Just a quick warning about the extenders though - the ones on Monoprice are 1.1 compliant only and will not carry high speed USB. I've tried numerous low cost extenders, and they are fine for minor tasks requiring only 1.1 speed; but for a high-speed 2.0+ extension, you will need a high-speed balun such as those manufactured by Gefen or Icron (easily $300+ and also may or may not work optimally). If you're already running cable, I don't think it would hurt to have a USB repeater cable behind the wall "just in case." 

I agree that the ideal scenario is to put the console by the TV and run AV back to a receiver - just doesn't work in my case since it's mounted over a fireplace.


----------



## CoconutPete (Jan 22, 2010)

Am I the only fan of optical audio on here?

I run HDMI from the cable box to the TV to provide the picture, but optical audio from the cable box straight to the amp. Any newer cable box should have optical out.


----------



## wkearney99 (Apr 8, 2009)

CoconutPete said:


> Am I the only fan of optical audio on here?
> 
> I run HDMI from the cable box to the TV to provide the picture, but optical audio from the cable box straight to the amp. Any newer cable box should have optical out.

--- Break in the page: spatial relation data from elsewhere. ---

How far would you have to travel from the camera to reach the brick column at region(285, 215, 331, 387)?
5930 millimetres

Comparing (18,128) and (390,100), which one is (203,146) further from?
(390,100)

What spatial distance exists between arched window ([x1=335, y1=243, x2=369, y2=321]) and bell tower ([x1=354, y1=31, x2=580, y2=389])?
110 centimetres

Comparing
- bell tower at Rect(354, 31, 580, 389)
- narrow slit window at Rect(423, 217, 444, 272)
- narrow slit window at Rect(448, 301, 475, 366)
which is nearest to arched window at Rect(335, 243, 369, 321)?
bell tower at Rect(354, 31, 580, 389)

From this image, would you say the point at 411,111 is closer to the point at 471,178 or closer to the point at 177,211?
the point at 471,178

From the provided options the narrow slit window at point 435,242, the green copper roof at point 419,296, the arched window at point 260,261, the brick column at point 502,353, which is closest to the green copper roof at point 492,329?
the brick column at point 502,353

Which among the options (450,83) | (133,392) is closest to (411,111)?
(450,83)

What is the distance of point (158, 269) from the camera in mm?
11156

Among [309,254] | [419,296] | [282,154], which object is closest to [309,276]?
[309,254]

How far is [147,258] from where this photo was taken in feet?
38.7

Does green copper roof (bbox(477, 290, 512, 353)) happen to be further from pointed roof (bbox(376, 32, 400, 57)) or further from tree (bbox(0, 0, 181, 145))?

Sure, that's a good choice too. Provided your TV or local source devices properly handle it. I had used it when I had a Tivo local to the TV. The video went to the TV via HDMI, but it also sent component video and optical audio back to the receiver. This way I could watch using the local speakers or the whole 5.1 setup. Later at night it was usually less noisy to just use the built-in speakers rather that rattle the whole house with the 5.1 setup.


----------



## CoconutPete (Jan 22, 2010)

wkearney99 said:


> Sure, that's a good choice too. Provided your TV or local source devices properly handle it. I had used it when I had a Tivo local to the TV. The video went to the TV via HDMI, but it also sent component video and optical audio back to the receiver. This way I could watch using the local speakers or the whole 5.1 setup. Later at night it was usually less noisy to just use the built-in speakers rather that rattle the whole house with the 5.1 setup.


Works this way w/ the optical audio too. I just mute the TV and fire up the receiver if I want more oomph.


----------